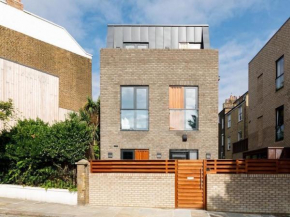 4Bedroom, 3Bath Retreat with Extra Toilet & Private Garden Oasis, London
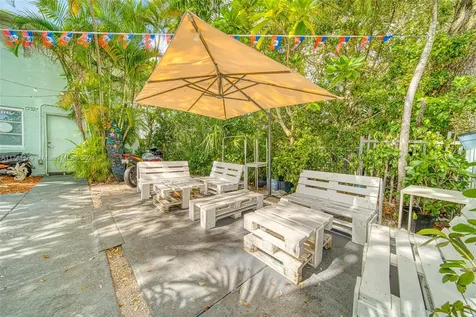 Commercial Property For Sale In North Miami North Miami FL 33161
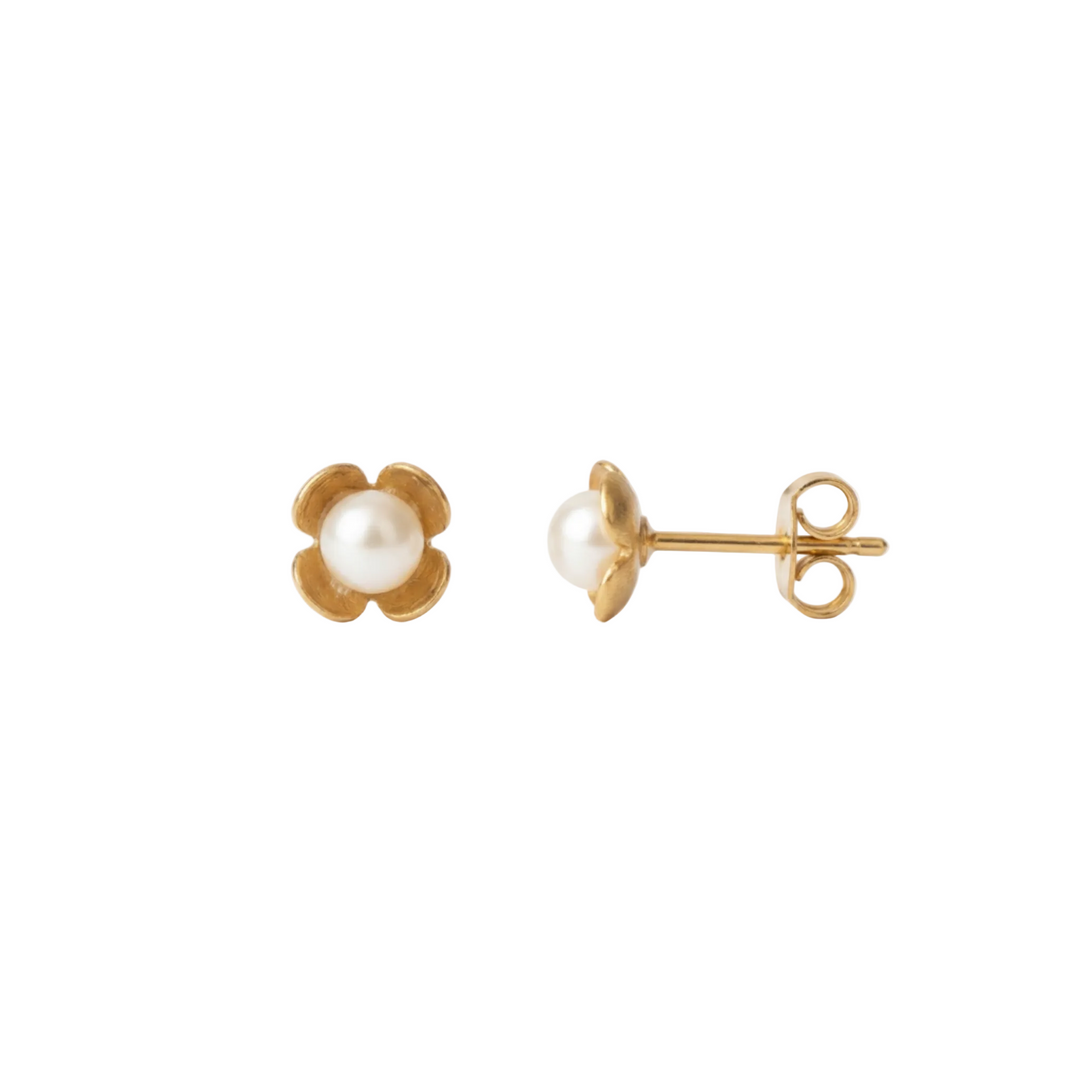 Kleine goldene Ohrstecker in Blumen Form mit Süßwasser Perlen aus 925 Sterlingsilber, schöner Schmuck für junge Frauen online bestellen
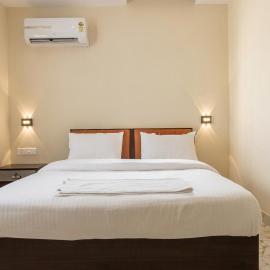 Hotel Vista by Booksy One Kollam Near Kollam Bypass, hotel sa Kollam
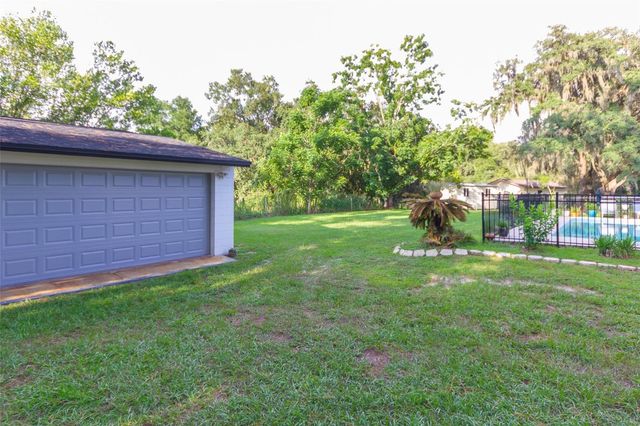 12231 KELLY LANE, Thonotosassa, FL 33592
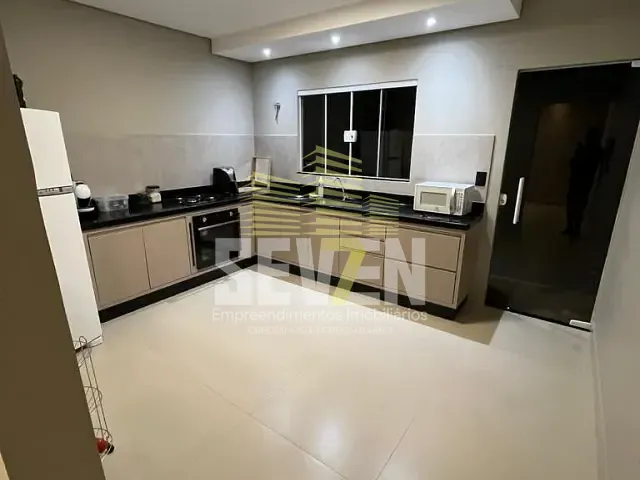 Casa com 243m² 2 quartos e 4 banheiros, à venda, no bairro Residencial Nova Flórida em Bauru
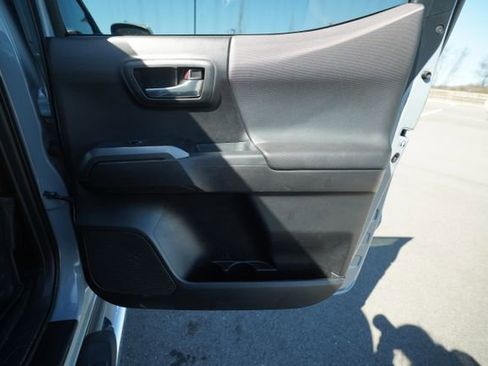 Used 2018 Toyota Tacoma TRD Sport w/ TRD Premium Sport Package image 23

+===+

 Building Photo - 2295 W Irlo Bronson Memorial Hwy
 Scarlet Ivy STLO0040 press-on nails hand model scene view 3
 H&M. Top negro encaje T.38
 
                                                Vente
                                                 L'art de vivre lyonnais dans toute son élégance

+===+

# [WORK ORDER]
Within the listing above, find the line containing "4Bedroom, 3Bath Retreat" and the line containing "Kleine goldene Ohrstecker". Transcribe them and everything between them exactly, leaving out the pictures.

# [RESPONSE TO THE TASK]
 4Bedroom, 3Bath Retreat with Extra Toilet & Private Garden Oasis, London
 Commercial Property For Sale In North Miami North Miami FL 33161
 Kleine goldene Ohrstecker in Blumen Form mit Süßwasser Perlen aus 925 Sterlingsilber, schöner Schmuck für junge Frauen online bestellen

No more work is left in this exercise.